Many animals eat toxic plants for the nutrition, else you get to die of
hunger first and so just have to tolerate the effects of the toxin.

:It may not have been medicine's most explored area - but
:to say we know "virtually NIL" on the subject seems like
:an overstatement to me.

: Give me some examples of LD50, noel and content of a few food plant
: toxins then.

Some other day, perhaps - since doing so would prove nothing.


It proves we have NO DATA on most (if not all) food plant toxins.
So we have no idea how toxic they really are, apart from the odd cases
of illness and death.

::: Eating healthy meat and veg is, and pesticides help enormously here.
::: Not only that, but the abundance of food available today is DIRECTLY
::: the result of the introduction of safe effective pesticides.
::
::...amongst many other modern farming techniques - including the
::use of machinery -
:
:: Irrelevant. It does nothing more than could be and was done by hand
:: (better).
:
:You're mistaken there...

: Hardly, I am a farmer.

Think for a moment about what you're saying, then.


Machines do NOT let me grow more/ac.
They let me grow more per MAN.

::and things like a global market in seeds and produce.
:
:: That's always been there (not that it has any relevance to your
:: submission).
:
:...and there.

: You are still wrong. Like most farmers I know a lot about seed
: development and production.

Perhaps read your own words again, then. You are apparently
claiming that a global market in seeds and produce existed before
the birth of the universe.


Don't be a prat all your life.
Remember seeds were brought back in the first ships that went to the new
world, and in the old world many (most, all?) crop plants had spread
from their original source to the furthest edges in antiquity.
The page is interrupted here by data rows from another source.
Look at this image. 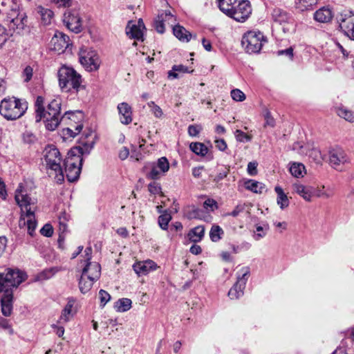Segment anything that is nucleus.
<instances>
[{
  "mask_svg": "<svg viewBox=\"0 0 354 354\" xmlns=\"http://www.w3.org/2000/svg\"><path fill=\"white\" fill-rule=\"evenodd\" d=\"M8 239L5 236H0V257L4 253L7 247Z\"/></svg>",
  "mask_w": 354,
  "mask_h": 354,
  "instance_id": "63",
  "label": "nucleus"
},
{
  "mask_svg": "<svg viewBox=\"0 0 354 354\" xmlns=\"http://www.w3.org/2000/svg\"><path fill=\"white\" fill-rule=\"evenodd\" d=\"M153 164L157 166L162 174L167 172L169 169V163L165 157L160 158L156 162H153Z\"/></svg>",
  "mask_w": 354,
  "mask_h": 354,
  "instance_id": "45",
  "label": "nucleus"
},
{
  "mask_svg": "<svg viewBox=\"0 0 354 354\" xmlns=\"http://www.w3.org/2000/svg\"><path fill=\"white\" fill-rule=\"evenodd\" d=\"M93 147V143L83 142L72 148L69 153L73 156V154H76V156H80V157L81 156L89 154Z\"/></svg>",
  "mask_w": 354,
  "mask_h": 354,
  "instance_id": "21",
  "label": "nucleus"
},
{
  "mask_svg": "<svg viewBox=\"0 0 354 354\" xmlns=\"http://www.w3.org/2000/svg\"><path fill=\"white\" fill-rule=\"evenodd\" d=\"M266 42V37L260 31H248L241 39L243 48L250 54L259 53Z\"/></svg>",
  "mask_w": 354,
  "mask_h": 354,
  "instance_id": "9",
  "label": "nucleus"
},
{
  "mask_svg": "<svg viewBox=\"0 0 354 354\" xmlns=\"http://www.w3.org/2000/svg\"><path fill=\"white\" fill-rule=\"evenodd\" d=\"M44 99L41 96H38L35 101V122L41 121V116L43 111L46 109L44 106Z\"/></svg>",
  "mask_w": 354,
  "mask_h": 354,
  "instance_id": "35",
  "label": "nucleus"
},
{
  "mask_svg": "<svg viewBox=\"0 0 354 354\" xmlns=\"http://www.w3.org/2000/svg\"><path fill=\"white\" fill-rule=\"evenodd\" d=\"M79 59L81 64L88 71H97L101 64L97 53L89 48H81L79 53Z\"/></svg>",
  "mask_w": 354,
  "mask_h": 354,
  "instance_id": "11",
  "label": "nucleus"
},
{
  "mask_svg": "<svg viewBox=\"0 0 354 354\" xmlns=\"http://www.w3.org/2000/svg\"><path fill=\"white\" fill-rule=\"evenodd\" d=\"M53 49L58 53H64L70 45L69 37L62 32H55L50 41Z\"/></svg>",
  "mask_w": 354,
  "mask_h": 354,
  "instance_id": "16",
  "label": "nucleus"
},
{
  "mask_svg": "<svg viewBox=\"0 0 354 354\" xmlns=\"http://www.w3.org/2000/svg\"><path fill=\"white\" fill-rule=\"evenodd\" d=\"M171 219V216L169 213L165 211L158 217V224L161 229L166 230L168 228V224Z\"/></svg>",
  "mask_w": 354,
  "mask_h": 354,
  "instance_id": "43",
  "label": "nucleus"
},
{
  "mask_svg": "<svg viewBox=\"0 0 354 354\" xmlns=\"http://www.w3.org/2000/svg\"><path fill=\"white\" fill-rule=\"evenodd\" d=\"M23 140L26 144H33L36 142V136L30 131H26L22 135Z\"/></svg>",
  "mask_w": 354,
  "mask_h": 354,
  "instance_id": "51",
  "label": "nucleus"
},
{
  "mask_svg": "<svg viewBox=\"0 0 354 354\" xmlns=\"http://www.w3.org/2000/svg\"><path fill=\"white\" fill-rule=\"evenodd\" d=\"M44 159L47 169L55 173V179L57 183L64 180V172L61 165L62 158L57 148L54 145H48L44 149Z\"/></svg>",
  "mask_w": 354,
  "mask_h": 354,
  "instance_id": "7",
  "label": "nucleus"
},
{
  "mask_svg": "<svg viewBox=\"0 0 354 354\" xmlns=\"http://www.w3.org/2000/svg\"><path fill=\"white\" fill-rule=\"evenodd\" d=\"M179 73H189L188 68L184 65H174L171 71L168 72V77L169 79H177L179 77Z\"/></svg>",
  "mask_w": 354,
  "mask_h": 354,
  "instance_id": "33",
  "label": "nucleus"
},
{
  "mask_svg": "<svg viewBox=\"0 0 354 354\" xmlns=\"http://www.w3.org/2000/svg\"><path fill=\"white\" fill-rule=\"evenodd\" d=\"M40 233L46 237H50L53 234V228L50 224H45L40 230Z\"/></svg>",
  "mask_w": 354,
  "mask_h": 354,
  "instance_id": "55",
  "label": "nucleus"
},
{
  "mask_svg": "<svg viewBox=\"0 0 354 354\" xmlns=\"http://www.w3.org/2000/svg\"><path fill=\"white\" fill-rule=\"evenodd\" d=\"M74 299L73 298H69L67 304L63 309L62 312V315L59 317V323L64 324L66 323L69 321L72 315V308L74 305Z\"/></svg>",
  "mask_w": 354,
  "mask_h": 354,
  "instance_id": "24",
  "label": "nucleus"
},
{
  "mask_svg": "<svg viewBox=\"0 0 354 354\" xmlns=\"http://www.w3.org/2000/svg\"><path fill=\"white\" fill-rule=\"evenodd\" d=\"M304 169L303 164L294 162L290 167V172L293 176L299 178L303 176L302 173Z\"/></svg>",
  "mask_w": 354,
  "mask_h": 354,
  "instance_id": "44",
  "label": "nucleus"
},
{
  "mask_svg": "<svg viewBox=\"0 0 354 354\" xmlns=\"http://www.w3.org/2000/svg\"><path fill=\"white\" fill-rule=\"evenodd\" d=\"M15 198L21 211H24V207H28L32 203L31 198L27 194H22L19 189L16 190Z\"/></svg>",
  "mask_w": 354,
  "mask_h": 354,
  "instance_id": "27",
  "label": "nucleus"
},
{
  "mask_svg": "<svg viewBox=\"0 0 354 354\" xmlns=\"http://www.w3.org/2000/svg\"><path fill=\"white\" fill-rule=\"evenodd\" d=\"M149 192L152 194H158L161 193V187L158 183L151 182L148 186Z\"/></svg>",
  "mask_w": 354,
  "mask_h": 354,
  "instance_id": "57",
  "label": "nucleus"
},
{
  "mask_svg": "<svg viewBox=\"0 0 354 354\" xmlns=\"http://www.w3.org/2000/svg\"><path fill=\"white\" fill-rule=\"evenodd\" d=\"M28 109V104L15 97L5 98L0 104V114L8 120L21 117Z\"/></svg>",
  "mask_w": 354,
  "mask_h": 354,
  "instance_id": "6",
  "label": "nucleus"
},
{
  "mask_svg": "<svg viewBox=\"0 0 354 354\" xmlns=\"http://www.w3.org/2000/svg\"><path fill=\"white\" fill-rule=\"evenodd\" d=\"M23 214L21 215V218L19 221L20 224L21 223V221H23L24 225H26L28 227V233L32 236H33V234L35 232V230L37 227V221L35 218L33 219H27V221H25V218H22Z\"/></svg>",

::I suspect that eventually mechanical barriers to pests will eventually
::make many of today's pesticides redundant.
:
:: Dream on, you have no idea what you are talking about.
:
:Rather obviously, I'm talking about growing a greater proportion of
:things "under glass" - or in controlled environments.

: To feed the world?

Yes.

: speechless at the stunning level of ignorance

Don't underestimate technological progress.


I don't, I do understand economics.
Just work out the energy cost of covering the UK arable area under
glass. Go on, have a go.

:You may have noticed that there's been something of a trend in that
:direction over the last hundred years.

: Not in the UK, it's almost zero now other than for cut flowers.

...and watercress, and tomatoes - and an increasing number of other
things.


Watercress is all grown outside hereabouts.
Tomatoes are mostly, if not nowadays entirely, grown outside the UK.

: Far too expensive.

Expense is one of the main problems - but prices are falling.


Eh? Industrial glasshouse costs are rising.

I expect
them to continue to do so.


they will continue to rise, that's for sure.

--
Oz
This post is worth absolutely nothing and is probably fallacious.
Note: soon (maybe already) only posts via despammed.com will be accepted.